Arab governments and companies are relying more on domestic banks, export credit agencies and bond investors to finance projects as Europe’s debt crisis prompts European banks to curtail lending in the region.
Syndicated loans in the Middle East have plunged 72 percent so far this year to $17.5bn from $62bn in 2010, data compiled by Bloomberg show.
The number of Middle Eastern banks among the top 10 lenders has risen to 5 so far in 2011 from 3 last year, with National Bank of Egypt rising to the top of the table, according to the data.
“European banks, which historically played the biggest role in project finance as they began lending to the oil and gas sector four decades ago, have significantly reduced loans since 2008,” the chief executive officer of ACWA Power International, the Saudi developer of electricity and water projects, Paddy Padmanathan, said by email on Nov 15.
“Very large transactions, previously funded by commercial banks, are now more reliant on export-credit agencies. Going forward we will see project bonds becoming more significant.” Europe is battling a debt crisis that so far has cost five leaders their jobs, including Italian Prime Minister Silvio Berlusconi. German Chancellor Angela Merkel called for an overhaul of the European Union, advocating closer political ties and tighter budget rules, as the crisis that began in Greece in October 2009 sent Italian and Spanish borrowing costs to euro- era records.
ACWA attracted 60 percent of the $2.25bn it had to raise for a plant on the east coast of Saudi Arabia from local banks and 30 percent from export credit agencies, according to Padmanathan. Only 10 percent came from European banks. ACWA expects to close financing for the $2.95bn, 3,900 megawatt Qurayyah plant in about a week.

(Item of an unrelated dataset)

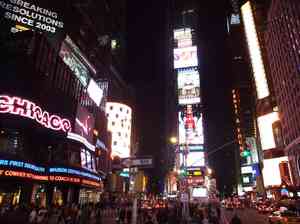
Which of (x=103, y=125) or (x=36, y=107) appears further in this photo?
(x=103, y=125)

“European banks were some of the first in the region” to provide funding for projects, Mohammed Ali Yasin, chief investment officer at Abu Dhabi-based CapM Investment, said by phone on Nov 15. “With the debt crisis, we will see them participating less, or not at all. If it’s a big project, they’ll be even stricter as to how much they will leverage.” Gulf oil producers Saudi Arabia, Kuwait, Qatar and the United Arab Emirates, which account for more than half of the oil supplied by the Organization of Petroleum Exporting Countries, will need a variety of financing options for large projects such as multi-billion dollar power plants to meet soaring demand for electricity.
“Multi-billion dollar deals will need multiple sources of finance, and multiple tranches,” Richard Palmer, a structured finance adviser at Abu Dhabi government-owned investor Mubadala Development Co, said on Nov 14. “Projects will have to include bonds, and direct lending from export-credit agencies such as the Japanese and the Koreans.”
Qatar Petroleum’s Barzan natural-gas project, a venture with Exxon Mobil Corp., may tap project finance bonds, Jonathan Robinson, the bank’s head of project finance in the Middle East, said in September.